**What you need to do:**
Copy the data below exactly, but not the pictures it contains.

(Records from a data source)
== Segment start ==
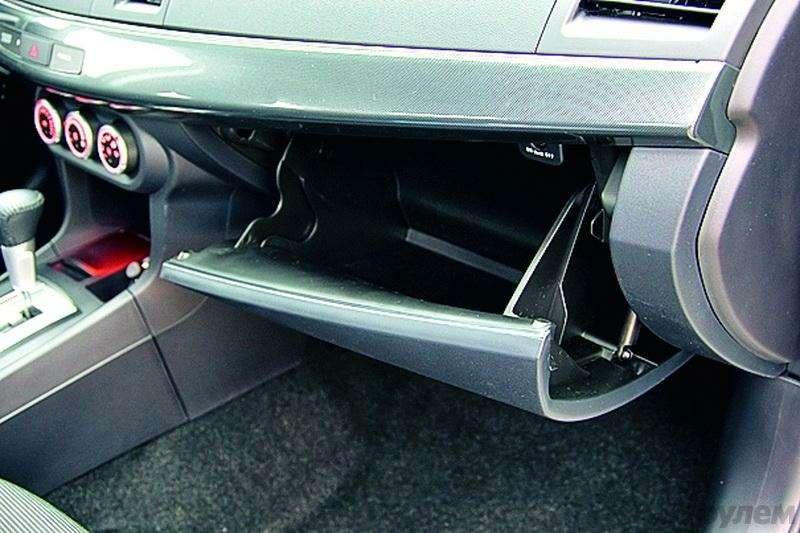 Toyota Auris, Mitsubishi Lancer, Nissan Tiida, Citroen C4: Имею желание…— фото 92612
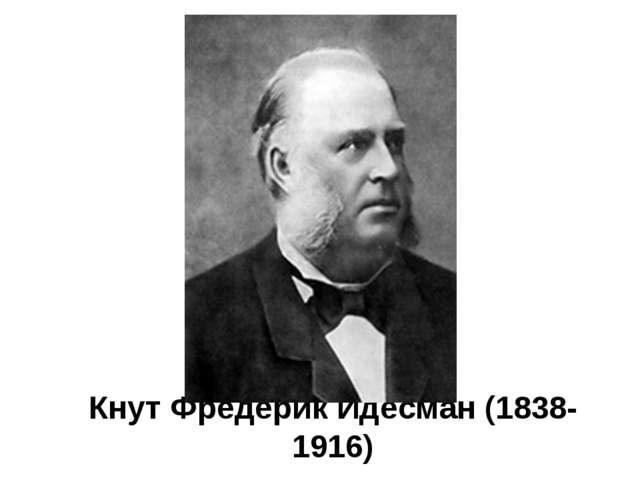 Кнут Фредерик Идесман (1838-1916)
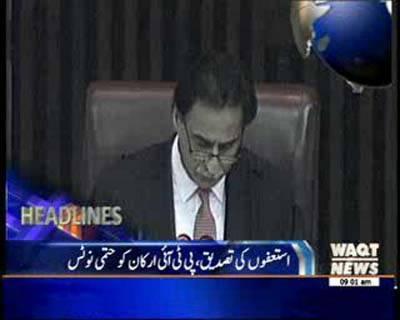 Waqtnews Headlines 09:00 AM 25 October 2014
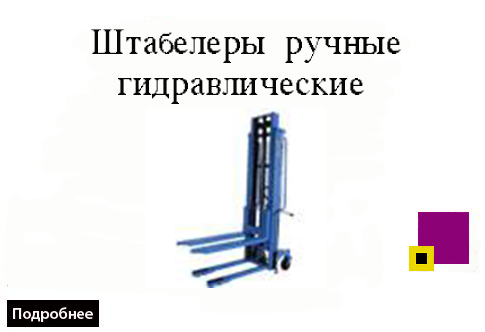 Штабелеры ручные гидравлические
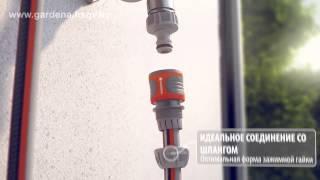 Базовая система полива GARDENA - www.gardena.hsqv.by(Штуцеры, коннекторы, соединители, адаптеры Базовой системы http://gardena.hsqv.by/shtucery-konnektory-soediniteli-adaptery-bazovoy-sistemy..., 2015-07-28T15:12:22.000Z)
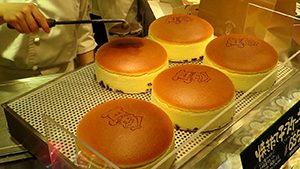 Uncle Rikuro Cheesecake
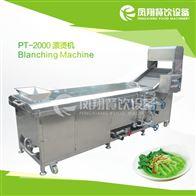 PT-2000果蔬清洗机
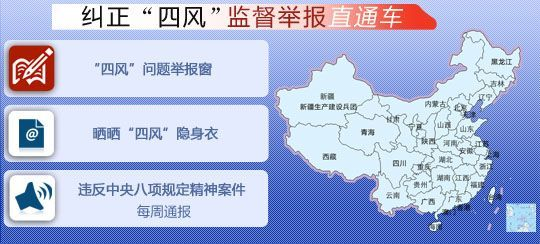 """中央纪委监察部网站开通纠正""""四风""""监督举报直通车"""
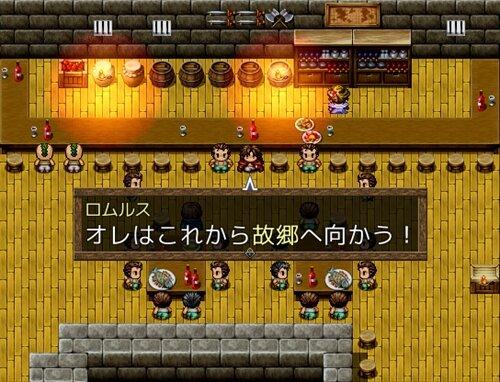 ロマンシングローマ ~狼王の剣とローマ誕生~ Game Screen Shot1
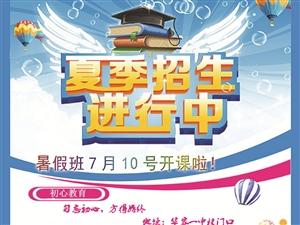 华容一中校门口补习班7月10号开课啦!针对初中高中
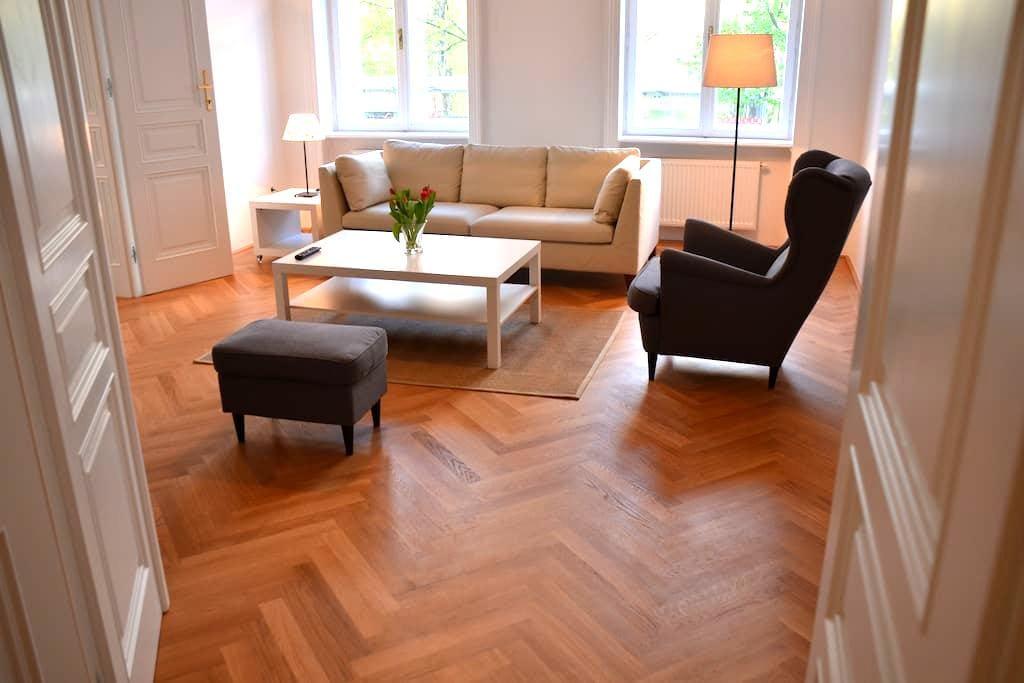 Wonderful City Apartment - Wien - Flat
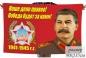 """Флаг """"Сталин"""" Наше дело правое! Победа будет за нами! фотография"""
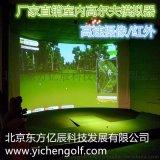 亿辰6300韩国室内高尔夫模拟器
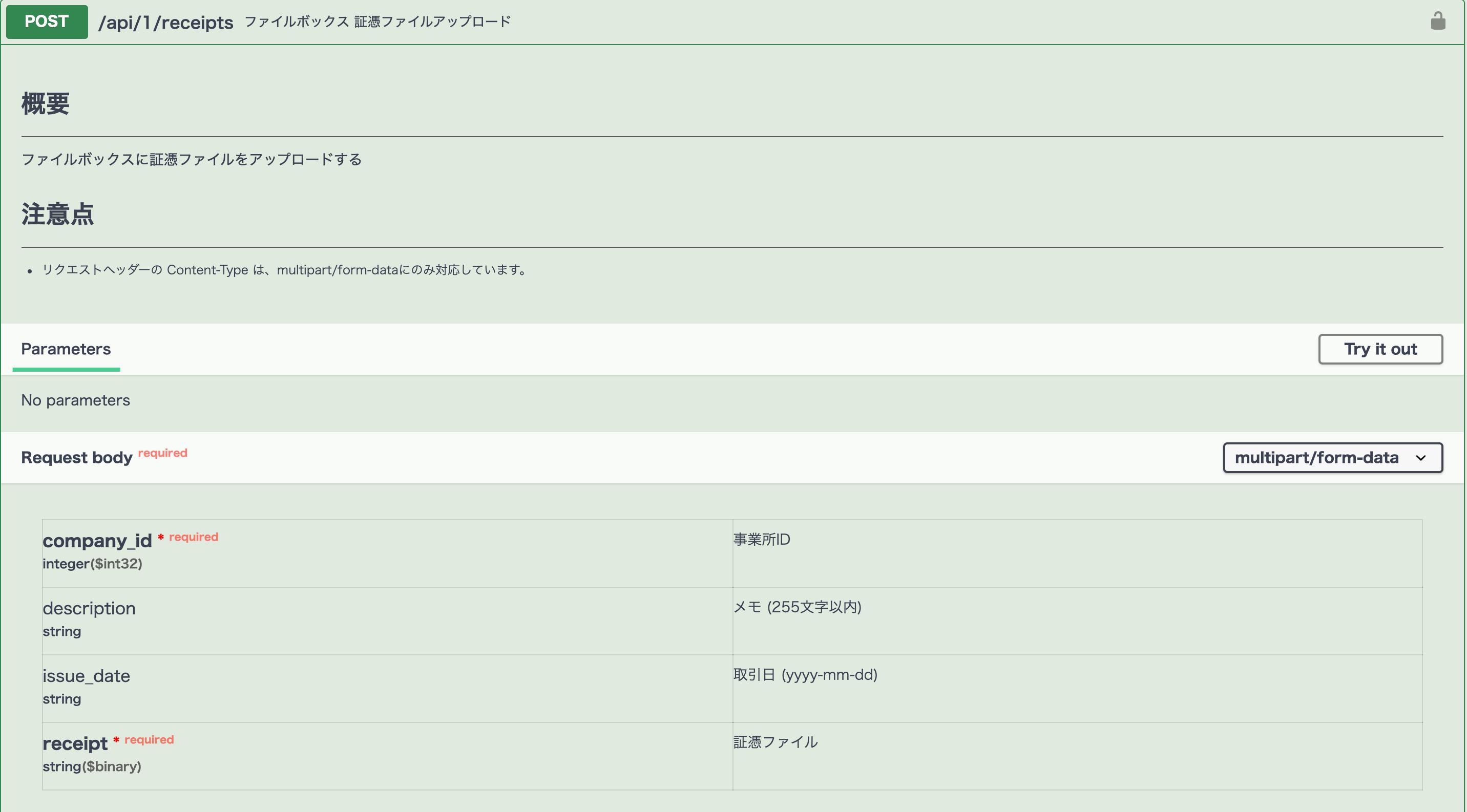 スクリーンショット 2020-12-24 15.50.43.png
== Segment end ==
**Result:**
 Toyota Auris, Mitsubishi Lancer, Nissan Tiida, Citroen C4: Имею желание…— фото 92612
 Кнут Фредерик Идесман (1838-1916)
 Waqtnews Headlines 09:00 AM 25 October 2014
 Штабелеры ручные гидравлические
 Базовая система полива GARDENA - www.gardena.hsqv.by(Штуцеры, коннекторы, соединители, адаптеры Базовой системы http://gardena.hsqv.by/shtucery-konnektory-soediniteli-adaptery-bazovoy-sistemy..., 2015-07-28T15:12:22.000Z)
 Uncle Rikuro Cheesecake
 PT-2000果蔬清洗机
 """中央纪委监察部网站开通纠正""""四风""""监督举报直通车"""
 ロマンシングローマ ~狼王の剣とローマ誕生~ Game Screen Shot1
 华容一中校门口补习班7月10号开课啦!针对初中高中
 Wonderful City Apartment - Wien - Flat
 """Флаг """"Сталин"""" Наше дело правое! Победа будет за нами! фотография"""
 亿辰6300韩国室内高尔夫模拟器
 スクリーンショット 2020-12-24 15.50.43.png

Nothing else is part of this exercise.